■ Text excerpt ■
Lest you think that I’m exaggerating, that this was merely another example of a reporters larding his account with excessive detail, consider this maudlin missive by Michael Daly of the New York Daily News, one of the biggest newspapers in the United States:

“Among the SEALs were a dog handler and a dog that would remind outsiders of Cujo [a rabies-infected beast in one of Stephen King’s horror novels], but held a special place in the hearts of the squadron,” wrote Daly. “SEALs have a soft spot for their dogs, perhaps partly because a canine’s keen senses can alert them to danger and give them a critical edge. A dog also allows resolutely reticent warriors to express a little affection; you can pet a pooch, if not another SEAL.”

Get a grip, Mike. Lots of people like dogs.

“Many of the SEALs have a dog stateside,” continueth Daly. “To take one on a mission may be like bringing along something of home.”

Or maybe they just come in handy for Abu Ghraib-style interrogations.

Daly tortures and twists his cheesy prose into the kind of savage propaganda that prolongs a war the U.S. can’t win, that is killing Afghans and Americans for no reason, that most Americans prefer not to think about. Soon a group of elite commandos—members of Team Six, the same outfit that assassinated Osama bin Laden—become helpless victims of the all-seeing, all-powerful Taliban of Death. In Daly’s bizarre world, it is the Afghan resistance forces and their 1980s-vintage weapons that have all the advantages.

Note the infantile use of the phrase “bad guys.”

“The bad guys knew when the Chinook helicopter swooped down into an Afghan valley that it would have to rise once those aboard were done. All the Taliban needed to do was wait on a mountainside. The Chinook rose with a SEAL contingent that likely could have held off thousands of the enemy on the ground. The SEALs could do nothing in the air against an insurgent with a rocket.”

Helpless! One could almost forget whose country these Americans were in.

Or what they were in Wardak to do.

Early reports had the dead Navy SEALs on a noble “rescue mission” to “assist” beleaguered Army Rangers trapped under “insurgent” fire. Actually, Team Six was on an assassination assignment.

“The American commandos who died when their helicopter crashed in eastern Afghanistan were targeting a Taliban commander directly responsible for attacks on U.S. troops,” CNN television reported on August 7th. “Targeting” is mediaspeak for “killing.” According to some accounts they had just shot eight Talibs in a house in the village of Jaw-e-Mekh Zareen in the Tangi Valley. Hard to imagine, but U.S. soldiers used to try to capture enemy soldiers before killing them.

Within hours newspaper websites, radio and television outlets were choked with profiles of the dead assassins—er, heroes.

The AP described a dead SEAL from North Carolina as “physically slight but ever ready to take on a challenge.”

NBC News informed viewers that a SEAL from Connecticut had been “an accomplished mountaineer, skier, pilot and triathlete and wanted to return to graduate school and become an astronaut.”

What of the Afghans killed by those SEALs? What of their hopes and dreams? Americans will never know.

Two words kept coming up:

Poignant.

Tragedy (and tragic).

The usage was strange, outside of normal context, and revealing.

■ Data shown ■
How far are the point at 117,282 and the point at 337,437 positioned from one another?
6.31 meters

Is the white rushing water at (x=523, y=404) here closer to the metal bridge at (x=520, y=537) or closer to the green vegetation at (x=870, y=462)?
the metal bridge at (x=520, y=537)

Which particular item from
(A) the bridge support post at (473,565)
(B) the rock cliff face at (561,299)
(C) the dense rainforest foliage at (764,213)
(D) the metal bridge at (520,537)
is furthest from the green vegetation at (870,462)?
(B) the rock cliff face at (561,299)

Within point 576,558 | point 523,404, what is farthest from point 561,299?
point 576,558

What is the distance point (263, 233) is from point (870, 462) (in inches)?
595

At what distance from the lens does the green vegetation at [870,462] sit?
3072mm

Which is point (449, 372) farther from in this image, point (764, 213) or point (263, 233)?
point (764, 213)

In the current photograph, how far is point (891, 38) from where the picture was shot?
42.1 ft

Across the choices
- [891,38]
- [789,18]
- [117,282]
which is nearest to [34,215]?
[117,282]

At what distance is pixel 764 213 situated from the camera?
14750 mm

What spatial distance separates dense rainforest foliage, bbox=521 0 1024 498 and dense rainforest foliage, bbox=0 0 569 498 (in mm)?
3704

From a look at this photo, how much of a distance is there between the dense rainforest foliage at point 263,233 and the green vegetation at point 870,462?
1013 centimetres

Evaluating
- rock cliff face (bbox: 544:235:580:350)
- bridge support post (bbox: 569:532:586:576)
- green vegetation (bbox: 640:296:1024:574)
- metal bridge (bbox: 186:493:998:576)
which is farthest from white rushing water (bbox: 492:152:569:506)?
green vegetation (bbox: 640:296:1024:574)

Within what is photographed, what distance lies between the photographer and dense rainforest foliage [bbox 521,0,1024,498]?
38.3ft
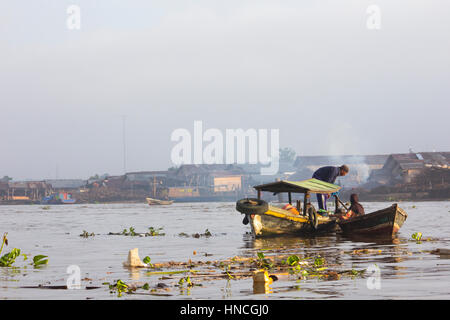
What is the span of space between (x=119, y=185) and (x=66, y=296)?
4075 inches

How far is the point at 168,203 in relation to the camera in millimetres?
95875

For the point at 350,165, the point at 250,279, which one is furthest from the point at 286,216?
the point at 350,165

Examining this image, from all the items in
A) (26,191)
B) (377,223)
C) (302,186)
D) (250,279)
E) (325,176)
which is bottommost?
(26,191)

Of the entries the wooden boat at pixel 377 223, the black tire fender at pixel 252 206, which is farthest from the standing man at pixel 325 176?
the black tire fender at pixel 252 206

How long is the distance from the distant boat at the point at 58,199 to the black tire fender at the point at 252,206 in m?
96.2

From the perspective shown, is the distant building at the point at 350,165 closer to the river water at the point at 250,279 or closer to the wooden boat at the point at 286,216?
the wooden boat at the point at 286,216

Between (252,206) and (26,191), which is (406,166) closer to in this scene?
(252,206)

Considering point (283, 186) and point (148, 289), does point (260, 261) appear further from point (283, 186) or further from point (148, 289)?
point (283, 186)

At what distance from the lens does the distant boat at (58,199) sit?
109 m

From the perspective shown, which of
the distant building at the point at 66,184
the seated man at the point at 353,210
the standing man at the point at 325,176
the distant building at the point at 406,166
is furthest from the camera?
the distant building at the point at 66,184

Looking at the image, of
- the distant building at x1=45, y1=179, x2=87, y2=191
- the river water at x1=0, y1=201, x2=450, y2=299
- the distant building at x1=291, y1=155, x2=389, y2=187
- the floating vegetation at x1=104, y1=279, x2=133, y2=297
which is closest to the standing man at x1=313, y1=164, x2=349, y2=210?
the river water at x1=0, y1=201, x2=450, y2=299

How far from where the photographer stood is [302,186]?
1736 cm

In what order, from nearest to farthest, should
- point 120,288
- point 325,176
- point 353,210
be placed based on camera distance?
point 120,288 < point 353,210 < point 325,176

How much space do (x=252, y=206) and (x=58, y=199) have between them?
96580 mm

■ Actions to take ■
a. In the commentary on press coverage of the Navy SEAL deaths, which newspaper does Michael Daly write for?
b. Repeat everything in the commentary on press coverage of the Navy SEAL deaths from "Note the infantile" down to "an assassination assignment.".

■ Solutions to the problems ■
a. The New York Daily News.

b.
Note the infantile use of the phrase “bad guys.”

“The bad guys knew when the Chinook helicopter swooped down into an Afghan valley that it would have to rise once those aboard were done. All the Taliban needed to do was wait on a mountainside. The Chinook rose with a SEAL contingent that likely could have held off thousands of the enemy on the ground. The SEALs could do nothing in the air against an insurgent with a rocket.”

Helpless! One could almost forget whose country these Americans were in.

Or what they were in Wardak to do.

Early reports had the dead Navy SEALs on a noble “rescue mission” to “assist” beleaguered Army Rangers trapped under “insurgent” fire. Actually, Team Six was on an assassination assignment.